The first thing I like about this software is that it can read RAW files. Even Gimp can’t read RAW files, man. And this thing can? I admit I was impressed. The second thing I liked is that, upon opening, you’ll find the set-up is fairly similar to that of PS (and since PS is literally the most popular imaging software in the world, this can’t be a bad thing). Photo Plus has a Layers and Adjustments palette on the right hand side of the screen, with a handy history tab on the same palette as adjustments. It has a spectacularly large variety of tools, all of which have a little pop-up describing their use when you hover over the icon, and there’s a little ‘getting started’ tool bar on the left which I largely ignored but which may be useful to some.
Not all of the features of PhotoPlus (like some of the more advanced filters) are free, so you’ll find a few options unavailable, but I promise that the functionality offered in the free version is more than enough. I don’t think you’ll have any trouble at all following along with a PS tutorial in this software; unbelievably it’s the only piece of software I tried that included my all time favourite effect – High Pass (a sharpening tool which I will write a tutorial on later in the series).
It is slightly annoying that the software has a little pop-up which will ask you if you want to upgrade to the paid version every now and again, but other than that I’d highly recommend you check this out.

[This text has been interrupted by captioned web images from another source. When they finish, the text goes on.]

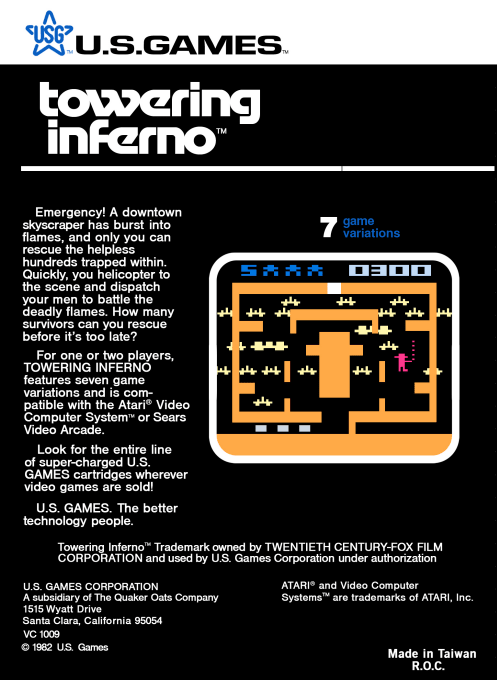 Towering Inferno — box-2D-back (US)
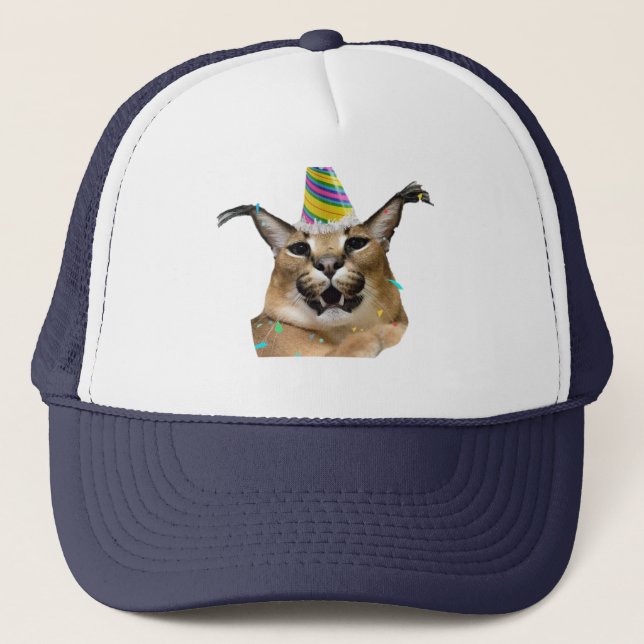 Big Floppa Birthday Funny Meme for Meme Lovers Hat (Front)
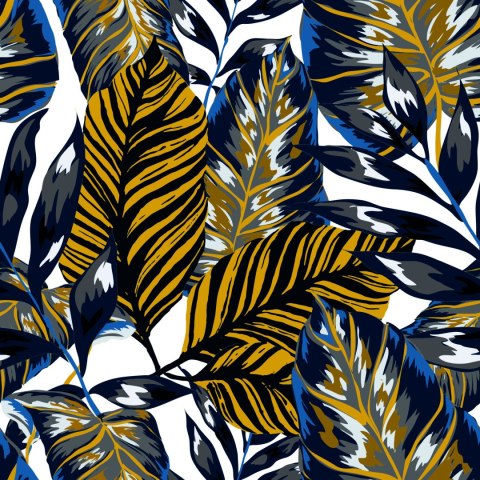 Tapeta Wielobarwne Liście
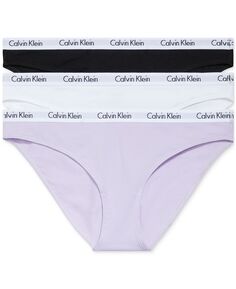 Женское хлопковое нижнее белье, трусы из 3 штук QD3588 Calvin Klein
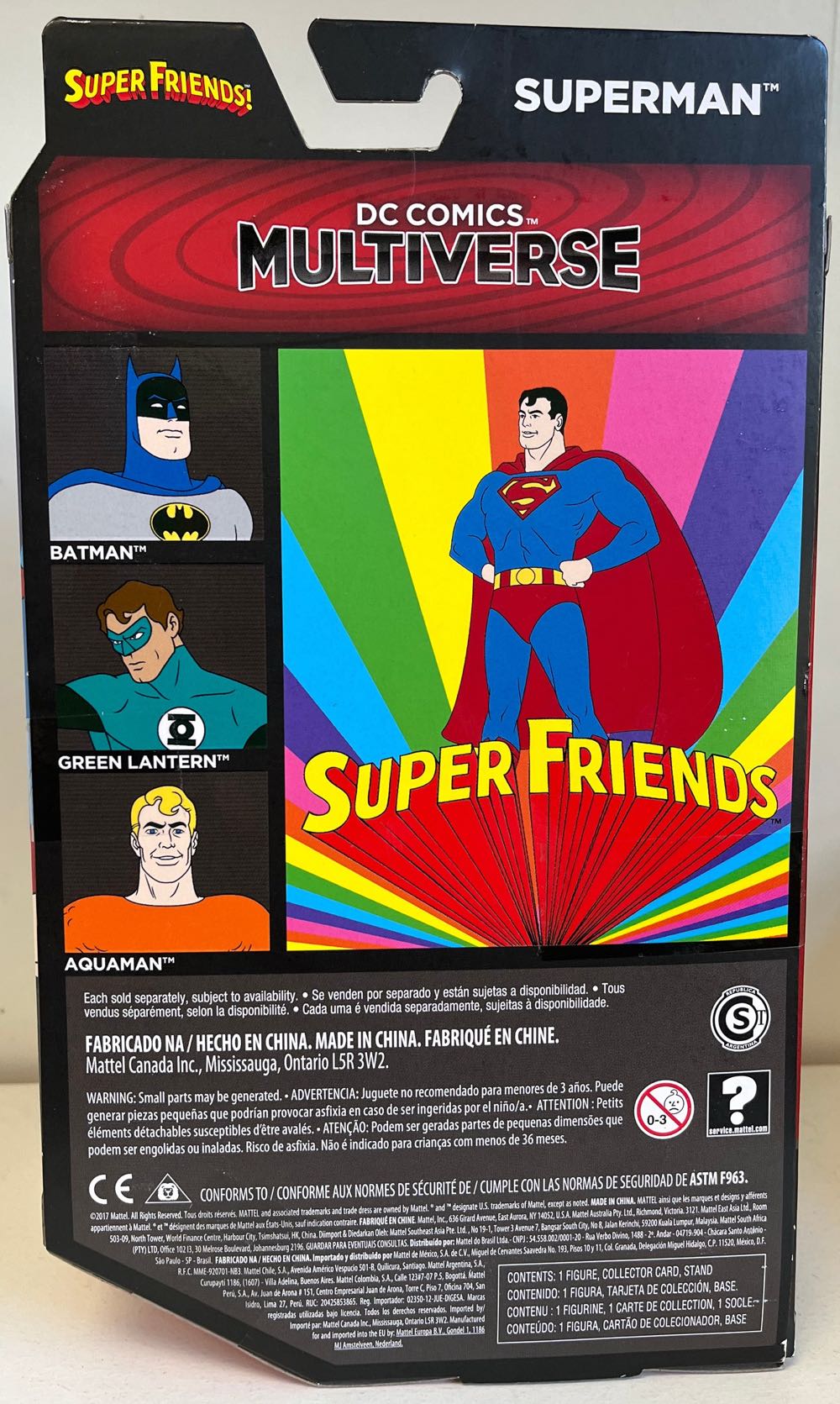 Super Friends Superman - Mattel (Dc Comics Multiverse) action figure collectible [Barcode 887961483864] - Main Image 4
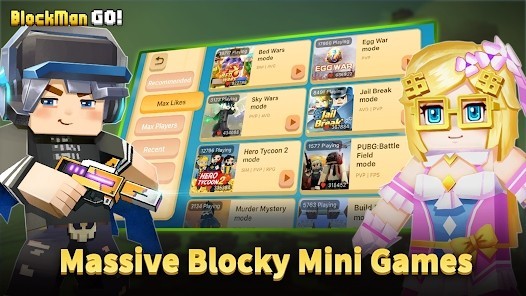 方块人冒险手机版(blockmangoadventuresapk)截图2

I did also try a variety of other image-editing programs, including Photo Pos Pro, Paint.net and Splashup, but I didn’t feel like any of the other software would be suitable for those wanting to follow along with a PS tutorial. Paint.net is a nice little program in and of itself; it has a fairly intuitive interface, easy to use tools and layer functionality, but personally I felt like using it along side a PS tutorial would be next to impossible. Splashup is a very simple online program which doesn’t have enough functionality for my tastes, but if you are looking for an extremely simple program to do some basic editing, this will suit your needs. Photo Pos Pro I found to be rather outdated and unattractive, but if you didn’t like any of the other programs mentioned it may be worth taking a look at.